We are using Aspose PDF Java lib 21.3 to traverse a document and all its pages to store paragraph text. We allocated 2GB memory for the process, the document is about 8M bytes with a bit over 3000 pages. It seems we have to allocated 4GB memory for this process to be complete in over 1 hour
The process ran a while and quickly ended with Out of Memory error. From what I see during the profiling, it looks like the PDF document maintains a list of generic objects, and that is the probably the root cause of OOM, even if we call page.freeMemory
The following the code snippet that caused OOM.

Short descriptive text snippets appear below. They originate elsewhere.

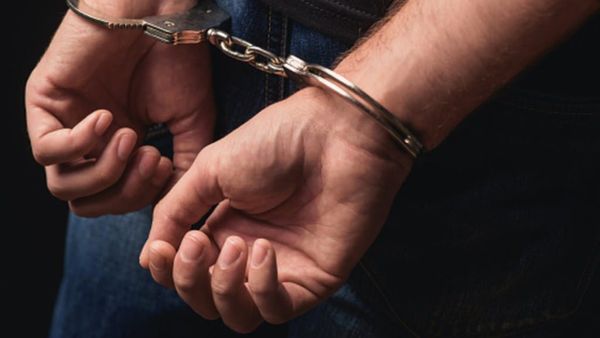 Aksion policor kundër kontrabandës me ilaçe dhe korrupsionit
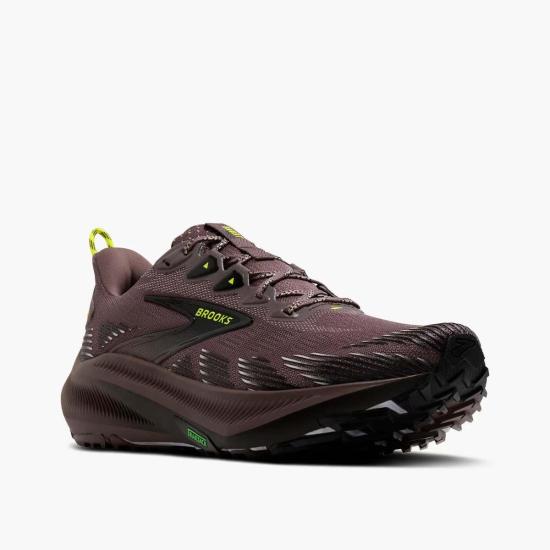  Brooks England 스니커즈 브룩스 잉글랜드 고스트 트레일 - OTHER BRANDS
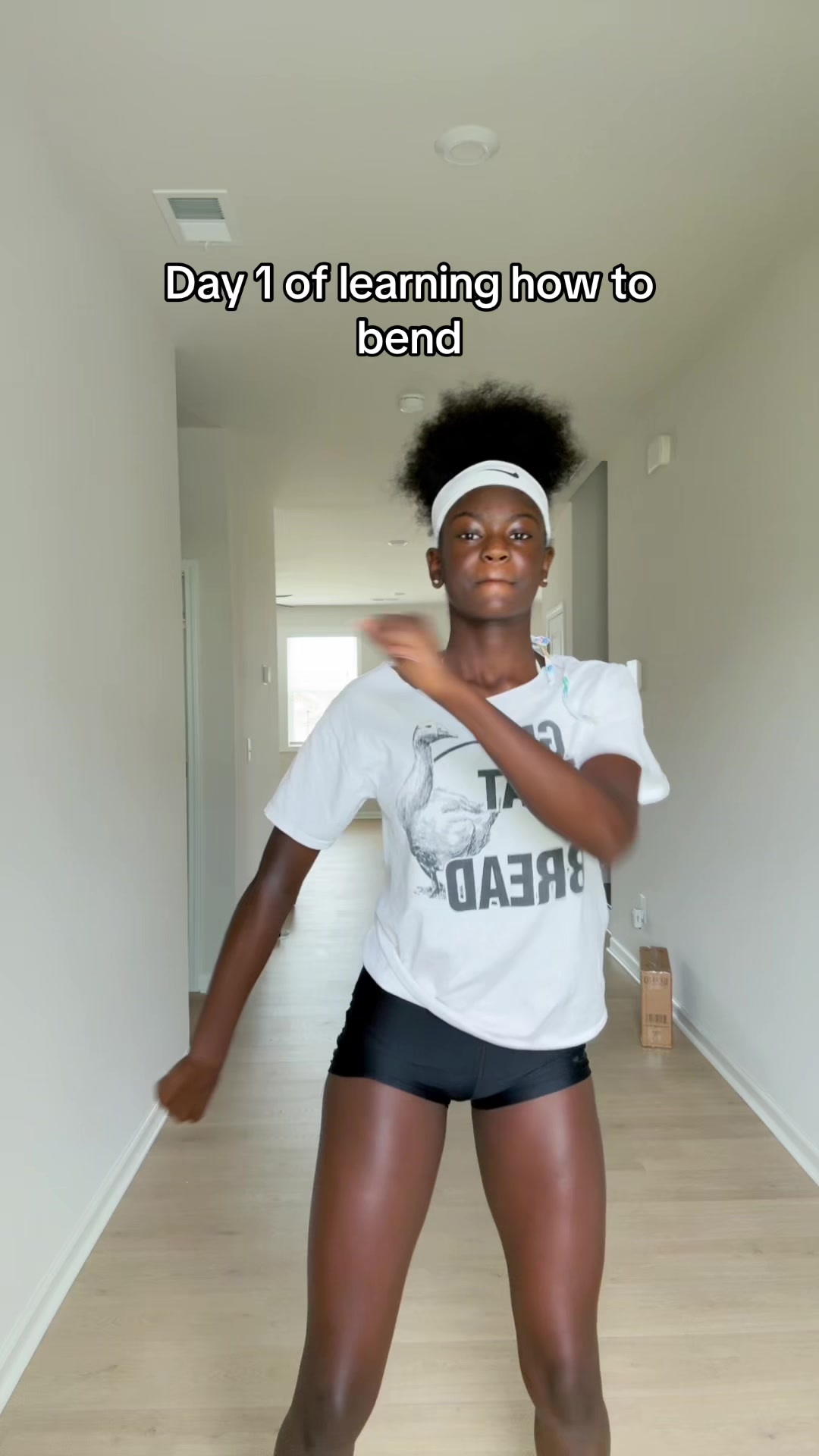 @whosbeniiii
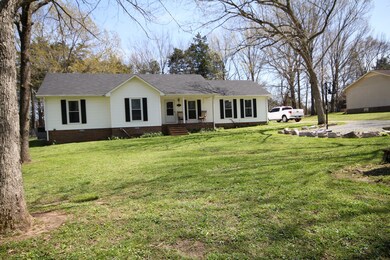 156 Cessna Ln, Shelbyville, TN 37160 - photo 6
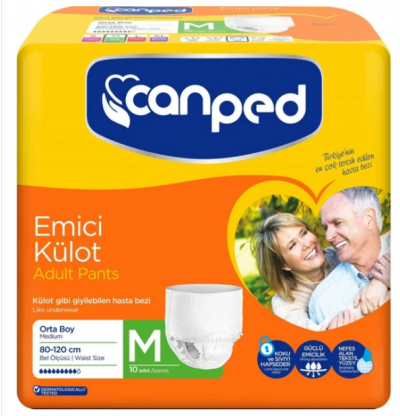 Nivea Hand Cream Moisturizing  75 ml 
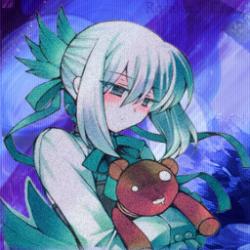 User Profile: sensitiveWriter9163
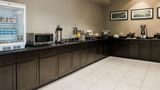 <b>Sleep Inn & Suites Fort Dodge Restaurant</b>. Images powered by <a href="https://iceportal.shijigroup.com/" title="IcePortal" target="_blank">IcePortal</a>.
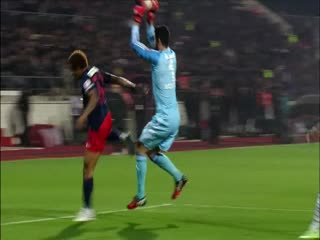 Volkan Demirel F.Bahçe'den ayrılacak mı?
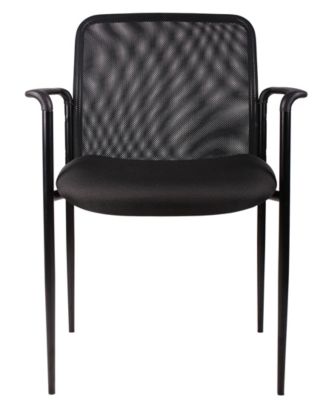 Boss Office Products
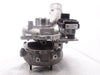 Garrett Turbo Charger 776470-5003W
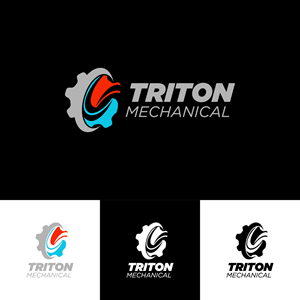 Logo Design by Fauzan Zainal for this project | Design: #30798620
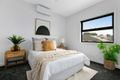 Property photo of 2B Butler Street Preston VIC 3072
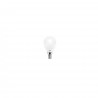 *LAMPARA ESFERICA E14 6W 6500K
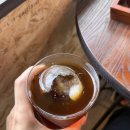 커피브릿지 이미지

Document doc = new Document(documentPath);
int limit = doc.getPages().size();
int id = 0;
for (int page = 1; page <= limit; page++) {
ParagraphAbsorber paragraphAbsorber = new ParagraphAbsorber();
Page pageObject = doc.getPages().get_Item(page);
paragraphAbsorber.visit(pageObject);
for (PageMarkup markup : paragraphAbsorber.getPageMarkups()) {
for (MarkupSection section : markup.getSections()) {
for (MarkupParagraph paragraph : section.getParagraphs()) {
String text = paragraph.getText();
repository.save(new Extract(documentId, page, text, id));
id++;
}
}
}
pageObject.freeMemory();
}
Is there something we did wrong? For a 8M bytes PDF with 4GB memory, it does not scale well for multiple documents.